No se había visto nunca en Puerto Rico un ambiente de tanta competencia como el del mercado de la droga ilícita. Hay docenas de centros de compra de mercancía en cada pueblo, celosamente protegidos por sus administradores. Debido a que hoy se producen muchas más armas que a principios del siglo veinte, este tráfico ilegal parece ser más violento que el que caracterizó la época de la prohibición del alcohol en los Estados Unidos. La violencia obviamente la protagonizan jóvenes que han desarrollado conciencia de lo que le corresponde hacer (¿su responsabilidad?) para proteger su empleo y el de la cadena de personas que toman parte en un esquema en el que ellos desempeñan un rol estelar.
Los jóvenes involucrados participan en una dinámica económica en la que comparten una cultura, un ethos, de negocios que no es muy diferente al que ha tenido lugar en tantos sitios en los que los gobiernos se han visto obligados a intervenir con el objetivo de regular la competencia. No se puede olvidar cómo es que los seres humanos, como bandas, tribus, clases sociales o países hemos pugnado a través de la historia por riquezas, sean extensiones de tierra, bienes de la naturaleza, instalaciones y las múltiples manifestaciones del valor dinero. Hemos buscado controlar estas y tantas otras cosas más por razones obvias. Lo que se ha llamado en inglés el “Wild West” y entre nosotros el Viejo Oeste es más que una caricatura; lo mismo lo que se ha escrito y filmado sobre el modo en que la Mafia resuelve sus disputas. Si lo que se conoce como el Mediano Oriente ha servido de escenario a tanta guerra en el último siglo no se debe a la casualidad. Huelga señalar que la historia humana se ha caracterizado por sus conflictos violentos.
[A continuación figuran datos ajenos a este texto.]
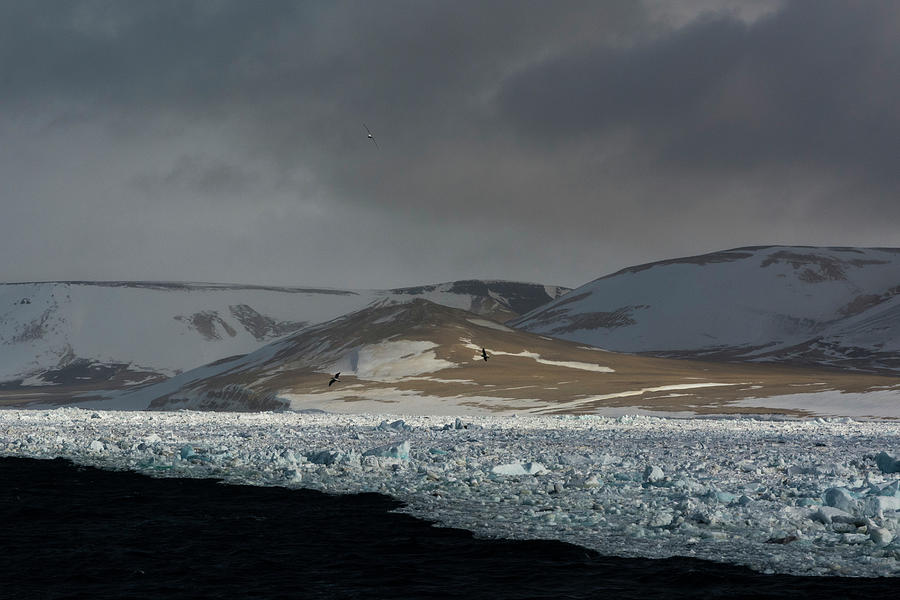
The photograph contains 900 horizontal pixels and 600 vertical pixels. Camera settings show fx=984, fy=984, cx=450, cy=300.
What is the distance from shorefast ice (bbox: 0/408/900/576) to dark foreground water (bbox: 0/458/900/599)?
3.68 ft

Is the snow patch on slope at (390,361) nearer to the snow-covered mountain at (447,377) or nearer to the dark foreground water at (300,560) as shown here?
the snow-covered mountain at (447,377)

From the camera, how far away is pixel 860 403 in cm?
8469

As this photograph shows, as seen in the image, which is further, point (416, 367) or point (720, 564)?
point (416, 367)

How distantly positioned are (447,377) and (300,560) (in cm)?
12072

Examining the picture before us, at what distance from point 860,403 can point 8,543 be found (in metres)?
78.4

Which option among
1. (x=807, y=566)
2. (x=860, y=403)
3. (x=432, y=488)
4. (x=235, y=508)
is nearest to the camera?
(x=807, y=566)

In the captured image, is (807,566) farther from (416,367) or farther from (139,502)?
(416,367)

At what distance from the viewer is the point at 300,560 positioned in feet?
60.1

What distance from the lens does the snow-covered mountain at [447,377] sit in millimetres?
105188

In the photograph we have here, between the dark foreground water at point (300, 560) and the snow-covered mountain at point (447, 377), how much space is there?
67.3 metres

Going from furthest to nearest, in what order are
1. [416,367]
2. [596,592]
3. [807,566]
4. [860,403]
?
[416,367]
[860,403]
[807,566]
[596,592]

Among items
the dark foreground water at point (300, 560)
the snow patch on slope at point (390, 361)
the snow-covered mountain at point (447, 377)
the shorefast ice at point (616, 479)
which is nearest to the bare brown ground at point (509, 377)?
the snow-covered mountain at point (447, 377)

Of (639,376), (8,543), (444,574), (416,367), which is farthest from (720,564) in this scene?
(416,367)

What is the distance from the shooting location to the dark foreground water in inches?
621
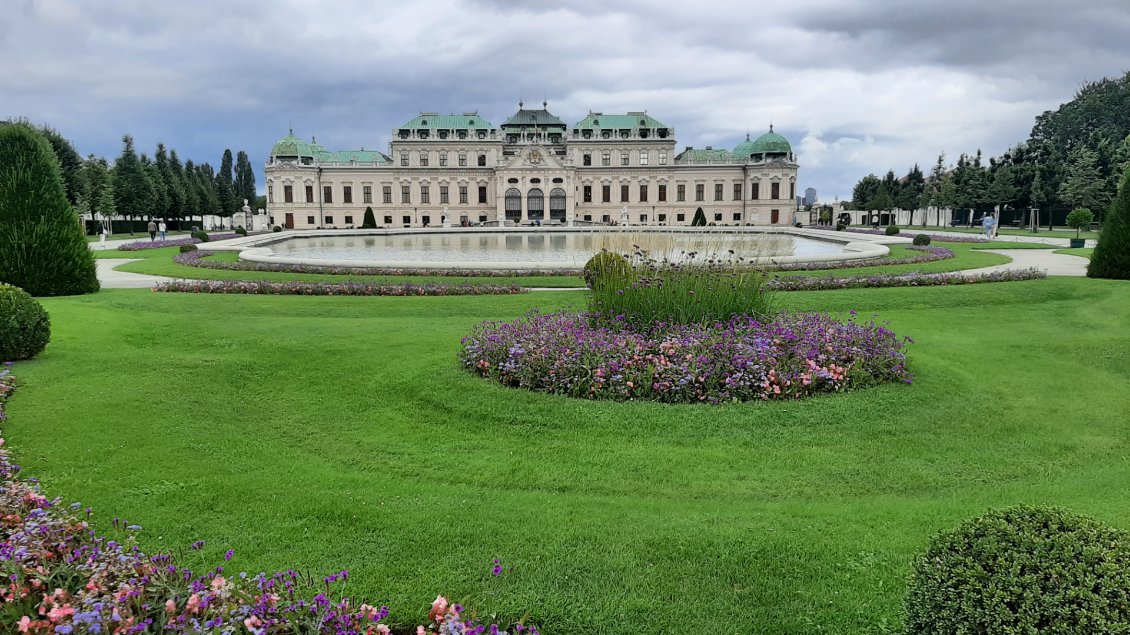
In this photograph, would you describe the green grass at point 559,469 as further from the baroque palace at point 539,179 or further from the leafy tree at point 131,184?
the baroque palace at point 539,179

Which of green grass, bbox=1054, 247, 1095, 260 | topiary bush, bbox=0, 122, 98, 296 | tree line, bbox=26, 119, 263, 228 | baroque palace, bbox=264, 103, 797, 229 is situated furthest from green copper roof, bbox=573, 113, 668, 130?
topiary bush, bbox=0, 122, 98, 296

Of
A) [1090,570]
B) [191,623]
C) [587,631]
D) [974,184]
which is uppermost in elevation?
[974,184]

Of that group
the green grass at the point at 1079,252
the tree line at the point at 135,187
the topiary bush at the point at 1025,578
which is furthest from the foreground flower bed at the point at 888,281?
the tree line at the point at 135,187

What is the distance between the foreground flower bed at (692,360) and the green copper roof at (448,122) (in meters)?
76.7

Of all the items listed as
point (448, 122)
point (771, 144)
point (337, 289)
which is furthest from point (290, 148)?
point (337, 289)

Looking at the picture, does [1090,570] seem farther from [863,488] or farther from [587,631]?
[863,488]

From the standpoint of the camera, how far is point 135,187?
6112 cm

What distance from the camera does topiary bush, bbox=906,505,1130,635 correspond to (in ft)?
8.43

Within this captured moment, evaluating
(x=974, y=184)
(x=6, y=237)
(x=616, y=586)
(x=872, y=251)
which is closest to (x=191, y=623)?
(x=616, y=586)

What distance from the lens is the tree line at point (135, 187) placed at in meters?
54.7

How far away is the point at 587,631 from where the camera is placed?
12.0ft

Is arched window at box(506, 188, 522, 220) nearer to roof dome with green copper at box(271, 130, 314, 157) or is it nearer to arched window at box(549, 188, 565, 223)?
A: arched window at box(549, 188, 565, 223)

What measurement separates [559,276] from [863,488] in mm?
15972

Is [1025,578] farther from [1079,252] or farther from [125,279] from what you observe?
[1079,252]
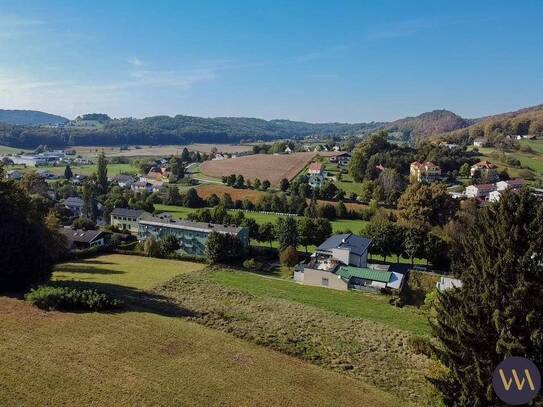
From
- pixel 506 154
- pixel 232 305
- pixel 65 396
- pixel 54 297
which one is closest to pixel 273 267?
pixel 232 305

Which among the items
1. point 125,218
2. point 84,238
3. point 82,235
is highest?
point 125,218

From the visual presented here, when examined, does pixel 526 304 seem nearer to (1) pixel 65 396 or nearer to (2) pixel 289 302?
(1) pixel 65 396

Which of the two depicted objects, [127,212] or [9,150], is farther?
[9,150]

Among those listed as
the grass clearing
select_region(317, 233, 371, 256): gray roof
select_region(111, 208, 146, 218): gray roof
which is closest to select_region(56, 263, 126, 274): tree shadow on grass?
the grass clearing

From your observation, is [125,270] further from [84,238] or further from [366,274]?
[366,274]

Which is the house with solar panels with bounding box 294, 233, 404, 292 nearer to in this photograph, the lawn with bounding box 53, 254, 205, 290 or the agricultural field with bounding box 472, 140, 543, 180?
the lawn with bounding box 53, 254, 205, 290

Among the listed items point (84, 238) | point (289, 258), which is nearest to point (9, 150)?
point (84, 238)
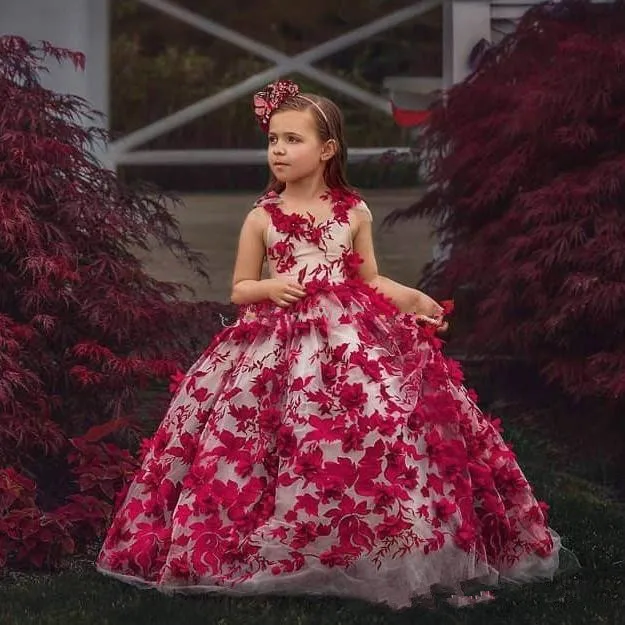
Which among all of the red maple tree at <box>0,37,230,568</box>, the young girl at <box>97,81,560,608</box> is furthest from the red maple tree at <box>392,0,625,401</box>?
the young girl at <box>97,81,560,608</box>

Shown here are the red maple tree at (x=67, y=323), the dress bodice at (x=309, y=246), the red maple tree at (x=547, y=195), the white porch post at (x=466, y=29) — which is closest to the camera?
the dress bodice at (x=309, y=246)

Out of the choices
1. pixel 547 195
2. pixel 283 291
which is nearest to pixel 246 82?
pixel 547 195

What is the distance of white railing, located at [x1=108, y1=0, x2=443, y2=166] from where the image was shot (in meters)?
8.74

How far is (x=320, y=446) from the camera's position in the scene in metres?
4.22

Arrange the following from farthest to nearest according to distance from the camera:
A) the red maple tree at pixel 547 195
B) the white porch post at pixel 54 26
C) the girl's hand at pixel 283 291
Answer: the white porch post at pixel 54 26, the red maple tree at pixel 547 195, the girl's hand at pixel 283 291

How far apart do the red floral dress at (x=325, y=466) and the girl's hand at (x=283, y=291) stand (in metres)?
0.06

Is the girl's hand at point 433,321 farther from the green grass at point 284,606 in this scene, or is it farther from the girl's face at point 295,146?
the green grass at point 284,606

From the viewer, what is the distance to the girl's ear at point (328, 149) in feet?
14.8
Perdemos de vista que es así como nos desenvolvemos en ambientes de competencia dura en los que no se ha desarrollado todavía una instancia que haga todo lo posible por adjudicar justamente los conflictos que produce el antagonismo inmisericorde de quienes desean enriquecerse a toda costa. Naturalmente, quedamos escandalizados cuando es en el vecindario que se da el asesinato, o cuando se trata de un joven conocido que apenas ha alcanzado la adolescencia el que muere, o cuando se trata del asesinato de inocentes. Pero son igualmente censurables cuando se dan lejos de nuestro vecindario, cuando no los conocemos o cuando existe la posibilidad de que no sean tan inocentes.
Sin embargo, pretender que se trata de una crisis de valores cuando a través de los tiempos ha sido este el modus operandi de dinámicas económicas que no han sido atendidas debidamente por aquellos que podrían intervenir para resolverlas, es engañarnos. No se trata de crisis de valores. Esta criminalidad nuestra parte de los valores que llevan prevaleciendo demasiado tiempo. Ella ilustra con mayor claridad cómo es que valoramos. A través de ella es que nuestros valores han llegado hasta sus últimas consecuencias. No atraviesan ninguna crisis, no; lo que han hecho es alcanzar su punto culminante.
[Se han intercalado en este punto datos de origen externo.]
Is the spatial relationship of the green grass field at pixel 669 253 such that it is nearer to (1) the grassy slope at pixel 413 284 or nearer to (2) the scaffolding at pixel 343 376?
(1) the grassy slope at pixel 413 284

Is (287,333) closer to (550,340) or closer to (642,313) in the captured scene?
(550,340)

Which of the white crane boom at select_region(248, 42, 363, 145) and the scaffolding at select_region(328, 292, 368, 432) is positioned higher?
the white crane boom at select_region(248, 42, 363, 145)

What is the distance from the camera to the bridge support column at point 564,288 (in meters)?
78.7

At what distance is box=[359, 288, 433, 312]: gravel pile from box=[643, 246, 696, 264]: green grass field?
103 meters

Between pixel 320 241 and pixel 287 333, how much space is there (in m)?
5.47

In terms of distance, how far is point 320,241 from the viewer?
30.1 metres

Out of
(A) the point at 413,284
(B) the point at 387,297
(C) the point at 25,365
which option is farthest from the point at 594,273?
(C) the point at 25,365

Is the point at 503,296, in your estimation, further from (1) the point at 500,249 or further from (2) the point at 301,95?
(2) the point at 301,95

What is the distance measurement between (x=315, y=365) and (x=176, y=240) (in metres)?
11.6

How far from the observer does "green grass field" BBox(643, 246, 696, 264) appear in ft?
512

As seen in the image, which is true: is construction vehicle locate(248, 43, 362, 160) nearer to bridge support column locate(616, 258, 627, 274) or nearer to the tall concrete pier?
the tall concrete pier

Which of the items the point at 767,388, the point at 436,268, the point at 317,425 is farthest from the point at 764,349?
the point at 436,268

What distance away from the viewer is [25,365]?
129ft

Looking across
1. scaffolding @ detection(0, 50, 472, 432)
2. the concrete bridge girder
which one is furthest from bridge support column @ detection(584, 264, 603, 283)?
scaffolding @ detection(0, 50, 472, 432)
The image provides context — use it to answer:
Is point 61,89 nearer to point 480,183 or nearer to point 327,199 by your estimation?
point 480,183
Igualmente, los asesinatos de parejas llevan hasta sus últimas posibilidades la antigua golpiza. Los hombres continuamos creyendo que las mujeres son posesiones nuestras y por ello creemos que podemos tratarlas como nos plazca. Continuamos sosteniendo los mismos valores, pero en vez de utilizar la bofetada y el puño nos valemos del arma de fuego. Si antes no morían no era porque no se hubiera intentado matarlas; es que con el puño y la bofetada no se podían asesinar tan fácilmente.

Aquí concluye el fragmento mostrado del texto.